- [Do this]: Could you return every one of the entries below word for word, changing nothing?

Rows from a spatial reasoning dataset
________________________
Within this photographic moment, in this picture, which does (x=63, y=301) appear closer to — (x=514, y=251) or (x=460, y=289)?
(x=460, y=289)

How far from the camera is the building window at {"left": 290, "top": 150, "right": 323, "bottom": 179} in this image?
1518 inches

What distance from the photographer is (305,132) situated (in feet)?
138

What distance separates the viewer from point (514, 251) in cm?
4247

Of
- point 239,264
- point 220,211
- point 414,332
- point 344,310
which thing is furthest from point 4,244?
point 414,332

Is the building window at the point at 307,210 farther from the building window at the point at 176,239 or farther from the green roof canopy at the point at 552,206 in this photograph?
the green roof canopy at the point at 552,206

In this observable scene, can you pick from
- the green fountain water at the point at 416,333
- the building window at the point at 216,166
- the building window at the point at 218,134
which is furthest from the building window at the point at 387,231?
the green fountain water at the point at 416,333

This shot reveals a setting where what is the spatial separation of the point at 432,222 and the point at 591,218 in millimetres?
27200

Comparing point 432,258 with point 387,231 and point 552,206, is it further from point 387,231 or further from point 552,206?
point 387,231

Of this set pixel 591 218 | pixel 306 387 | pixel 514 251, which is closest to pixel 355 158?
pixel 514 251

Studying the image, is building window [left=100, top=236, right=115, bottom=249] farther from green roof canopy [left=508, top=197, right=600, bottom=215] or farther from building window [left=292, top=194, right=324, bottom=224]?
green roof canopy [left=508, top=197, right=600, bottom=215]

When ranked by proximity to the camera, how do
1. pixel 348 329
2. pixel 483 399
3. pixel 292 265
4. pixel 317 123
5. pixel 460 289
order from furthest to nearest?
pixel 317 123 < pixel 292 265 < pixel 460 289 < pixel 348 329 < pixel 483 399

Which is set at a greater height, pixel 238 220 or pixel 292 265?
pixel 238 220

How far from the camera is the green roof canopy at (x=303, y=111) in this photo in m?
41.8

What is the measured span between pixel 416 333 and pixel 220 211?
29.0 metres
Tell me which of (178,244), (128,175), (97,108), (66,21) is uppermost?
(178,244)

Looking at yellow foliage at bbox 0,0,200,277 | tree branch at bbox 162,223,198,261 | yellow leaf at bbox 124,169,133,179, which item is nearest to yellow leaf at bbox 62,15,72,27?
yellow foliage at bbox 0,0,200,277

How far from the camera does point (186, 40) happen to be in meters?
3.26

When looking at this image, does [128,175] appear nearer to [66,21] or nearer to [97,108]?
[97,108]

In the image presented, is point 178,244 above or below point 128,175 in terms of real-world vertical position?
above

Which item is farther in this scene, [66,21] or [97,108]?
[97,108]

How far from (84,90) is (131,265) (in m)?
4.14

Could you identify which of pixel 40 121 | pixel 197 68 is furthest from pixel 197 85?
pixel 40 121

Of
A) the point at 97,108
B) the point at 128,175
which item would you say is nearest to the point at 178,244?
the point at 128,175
________________________
- [Solution for this exercise]:
Within this photographic moment, in this picture, which does (x=63, y=301) appear closer to — (x=514, y=251) or (x=460, y=289)?
(x=460, y=289)

How far from the camera is the building window at {"left": 290, "top": 150, "right": 323, "bottom": 179} in this image?
1518 inches

What distance from the photographer is (305,132) situated (in feet)?
138

What distance separates the viewer from point (514, 251) in cm?
4247

Of
- point 239,264
- point 220,211
- point 414,332
- point 344,310
which thing is furthest from point 4,244?
point 414,332

Is the building window at the point at 307,210 farther from the building window at the point at 176,239 or farther from the green roof canopy at the point at 552,206 in this photograph?
the green roof canopy at the point at 552,206

In this observable scene, can you pick from
- the green fountain water at the point at 416,333
- the building window at the point at 216,166
- the building window at the point at 218,134
which is furthest from the building window at the point at 387,231?
the green fountain water at the point at 416,333

This shot reveals a setting where what is the spatial separation of the point at 432,222 and the point at 591,218 in millimetres?
27200

Comparing point 432,258 with point 387,231 and point 552,206, is it further from point 387,231 or further from point 552,206?
point 387,231

Of this set pixel 591 218 | pixel 306 387 | pixel 514 251, which is closest to pixel 355 158?
pixel 514 251

Studying the image, is building window [left=100, top=236, right=115, bottom=249] farther from green roof canopy [left=508, top=197, right=600, bottom=215] or farther from building window [left=292, top=194, right=324, bottom=224]?
green roof canopy [left=508, top=197, right=600, bottom=215]

When ranked by proximity to the camera, how do
1. pixel 348 329
2. pixel 483 399
3. pixel 292 265
4. pixel 317 123
5. pixel 460 289
order from furthest to nearest?
pixel 317 123 < pixel 292 265 < pixel 460 289 < pixel 348 329 < pixel 483 399

Which is set at a greater height, pixel 238 220 or pixel 292 265?
pixel 238 220

How far from the camera is the green roof canopy at (x=303, y=111) in this photo in m?
41.8

What is the measured span between pixel 416 333 and pixel 220 211?
29.0 metres
Tell me which of (178,244), (128,175), (97,108), (66,21) is uppermost?
(178,244)

Looking at yellow foliage at bbox 0,0,200,277 | tree branch at bbox 162,223,198,261 | yellow leaf at bbox 124,169,133,179, which item is nearest to yellow leaf at bbox 62,15,72,27?
yellow foliage at bbox 0,0,200,277

How far from the camera does point (186, 40) happen to be in meters?
3.26

When looking at this image, does [128,175] appear nearer to [66,21] or nearer to [97,108]?
[97,108]

In the image presented, is point 178,244 above or below point 128,175 in terms of real-world vertical position?
above

Which item is farther in this scene, [66,21] or [97,108]?
[97,108]

How far from (84,90) is (131,265) (in m)?
4.14

Could you identify which of pixel 40 121 | pixel 197 68 is furthest from pixel 197 85?
pixel 40 121

Of
A) the point at 97,108
B) the point at 128,175
which item would you say is nearest to the point at 178,244?
the point at 128,175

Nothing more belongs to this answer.